_WHAT TO PRODUCE_
Reproduce verbatim the span of records that begins with the line containing "Based on this scene, amongst the options" and ends with the line containing "< the american flag with bounding box 7,0,70,200", both lines included.
--- begin SUPPLIED RECORDS ---
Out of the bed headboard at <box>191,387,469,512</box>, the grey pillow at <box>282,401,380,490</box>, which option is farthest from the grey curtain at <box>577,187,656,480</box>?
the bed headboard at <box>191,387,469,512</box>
--- end SUPPLIED RECORDS ---
--- begin SUPPLIED RECORDS ---
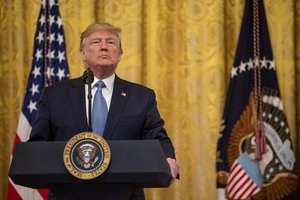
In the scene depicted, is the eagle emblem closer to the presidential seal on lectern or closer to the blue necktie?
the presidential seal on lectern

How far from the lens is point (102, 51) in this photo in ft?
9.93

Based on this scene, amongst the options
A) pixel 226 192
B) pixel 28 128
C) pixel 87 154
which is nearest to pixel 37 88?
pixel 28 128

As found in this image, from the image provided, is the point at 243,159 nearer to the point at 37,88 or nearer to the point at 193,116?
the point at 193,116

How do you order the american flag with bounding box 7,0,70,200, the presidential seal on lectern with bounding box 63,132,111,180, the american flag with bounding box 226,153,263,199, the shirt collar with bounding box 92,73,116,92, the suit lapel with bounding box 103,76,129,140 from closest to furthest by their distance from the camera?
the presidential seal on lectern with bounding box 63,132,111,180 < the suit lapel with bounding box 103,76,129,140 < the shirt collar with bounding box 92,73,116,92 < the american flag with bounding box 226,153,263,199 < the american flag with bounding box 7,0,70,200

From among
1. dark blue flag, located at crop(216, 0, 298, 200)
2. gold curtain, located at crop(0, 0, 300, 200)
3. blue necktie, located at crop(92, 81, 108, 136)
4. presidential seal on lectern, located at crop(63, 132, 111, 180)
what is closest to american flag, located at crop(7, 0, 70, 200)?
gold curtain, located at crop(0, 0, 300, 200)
--- end SUPPLIED RECORDS ---
--- begin SUPPLIED RECORDS ---
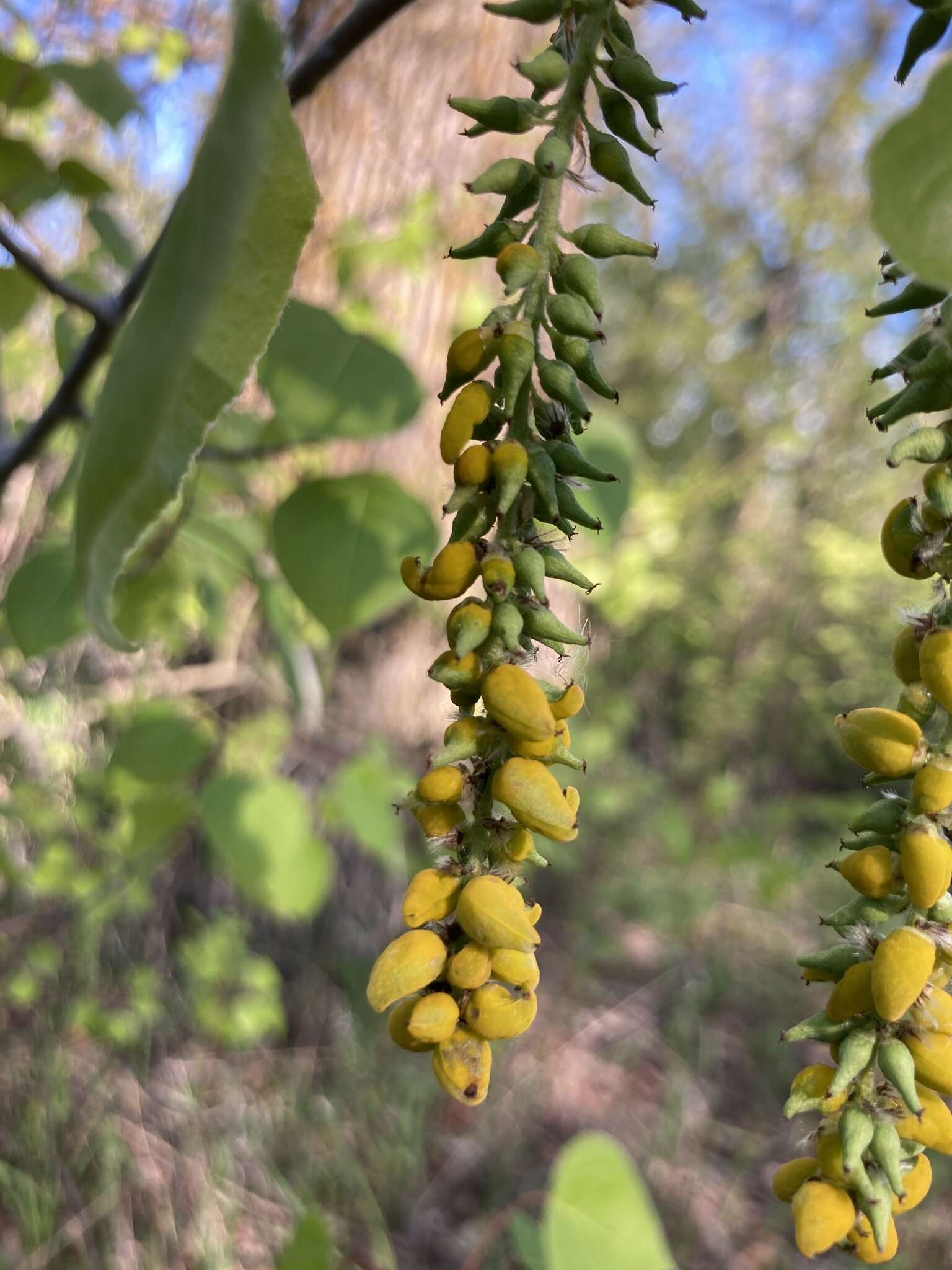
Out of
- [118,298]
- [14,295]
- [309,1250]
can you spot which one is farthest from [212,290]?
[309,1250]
--- end SUPPLIED RECORDS ---
_TASK ANSWER_
Based on this scene, amongst the options
A) pixel 226 192
B) pixel 28 128
C) pixel 87 154
which is nearest to pixel 37 88?
pixel 28 128

As found in this image, from the image provided, is the point at 243,159 nearer to the point at 37,88 or nearer to the point at 193,116?
the point at 193,116

How do you order the american flag with bounding box 7,0,70,200, the presidential seal on lectern with bounding box 63,132,111,180, the american flag with bounding box 226,153,263,199, the shirt collar with bounding box 92,73,116,92, the suit lapel with bounding box 103,76,129,140 from closest to furthest by their distance from the camera?
the presidential seal on lectern with bounding box 63,132,111,180 < the suit lapel with bounding box 103,76,129,140 < the shirt collar with bounding box 92,73,116,92 < the american flag with bounding box 226,153,263,199 < the american flag with bounding box 7,0,70,200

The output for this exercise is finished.